▶ [LIST OF TASKS]
1 – Using the text about the Cordray recess appointment memos, answer each question on its own line. (a) Which judge denied the New York Times' attempt to obtain the memoranda? (b) On what date was the OLC memo issued? (c) Whose remarks did the Times fail to prove constituted presidential approval?
2 – Transcribe the text about the Cordray recess appointment memos word for word, everything from "legal memoranda allegedly" down to "Jan. 7, 2013).".

EXCERPT PROVIDED START

Privileges Protect OLC Memos Supporting Obama’s Recess Appointment of CFPB Director Richard Cordray 1

Citing the deliberative process privilege, SDNY Judge Rakoff thwarted the New  York Times’ attempt to obtain a copy of Department of Justice Office of Legal Counsel’s

President Obama appoints Richard Cordray as the first CFPB Director

President Obama appoints Richard Cordray as the first CFPB Director

legal memoranda allegedly supporting President Obama’s January 2012 recess appointment of Richard Cordray as Director of the Consumer Financial Protection Bureau (CFPB).  In its opinion, available at this link, Judge Rakoff ruled that the Times failed to prove that White House Press Secretary Jay Carney’s remarks or the temporal connection of the Cordray appointment (January 4) and the OLC memo (January 6) constituted presidential approval sufficient to warrant waiver of the deliberative process privilege.  New York Times Co. v. U.S. Dep’t of Justice, 2013 WL 174222 (S.D.N.Y. Jan. 7, 2013).

EXCERPT PROVIDED END
PROVIDED MATERIAL START

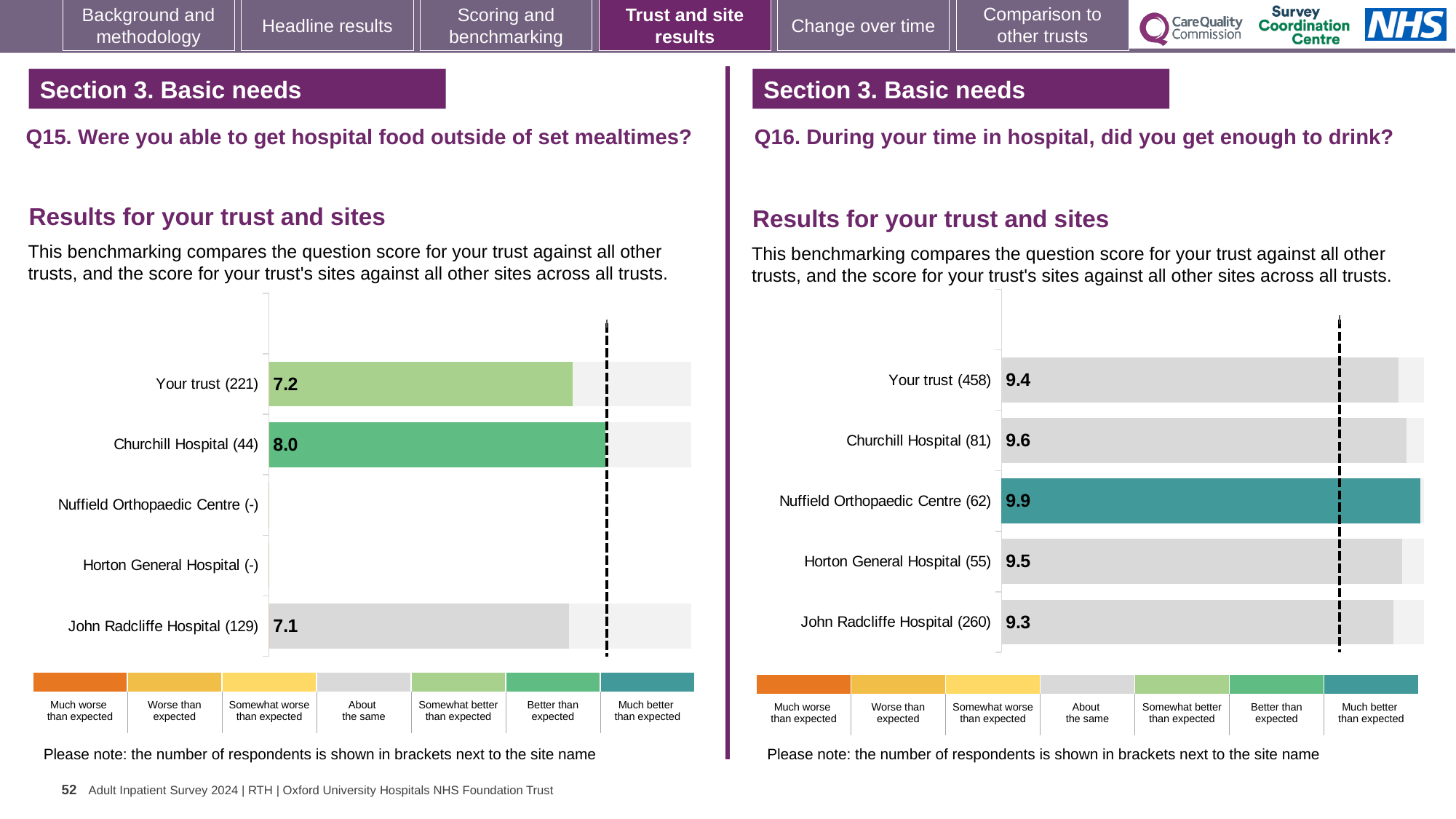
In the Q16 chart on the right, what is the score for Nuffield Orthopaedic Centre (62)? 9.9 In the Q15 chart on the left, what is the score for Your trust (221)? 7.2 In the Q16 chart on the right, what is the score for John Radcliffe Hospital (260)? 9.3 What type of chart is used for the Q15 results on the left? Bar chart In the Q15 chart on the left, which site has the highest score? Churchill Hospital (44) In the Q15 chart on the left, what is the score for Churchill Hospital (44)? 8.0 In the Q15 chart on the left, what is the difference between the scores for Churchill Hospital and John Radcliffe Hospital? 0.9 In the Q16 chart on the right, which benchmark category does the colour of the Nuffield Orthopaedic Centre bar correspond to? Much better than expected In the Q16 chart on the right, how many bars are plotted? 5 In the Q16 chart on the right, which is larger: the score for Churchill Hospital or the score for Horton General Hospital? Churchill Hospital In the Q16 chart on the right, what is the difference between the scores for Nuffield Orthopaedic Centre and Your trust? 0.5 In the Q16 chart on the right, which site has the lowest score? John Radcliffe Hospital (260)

PROVIDED MATERIAL END

▶ [SOLUTIONS TO THE EXERCISE]
1 –
(a) Judge Rakoff of the SDNY
(b) January 6
(c) White House Press Secretary Jay Carney's

2 –
legal memoranda allegedly supporting President Obama’s January 2012 recess appointment of Richard Cordray as Director of the Consumer Financial Protection Bureau (CFPB).  In its opinion, available at this link, Judge Rakoff ruled that the Times failed to prove that White House Press Secretary Jay Carney’s remarks or the temporal connection of the Cordray appointment (January 4) and the OLC memo (January 6) constituted presidential approval sufficient to warrant waiver of the deliberative process privilege.  New York Times Co. v. U.S. Dep’t of Justice, 2013 WL 174222 (S.D.N.Y. Jan. 7, 2013).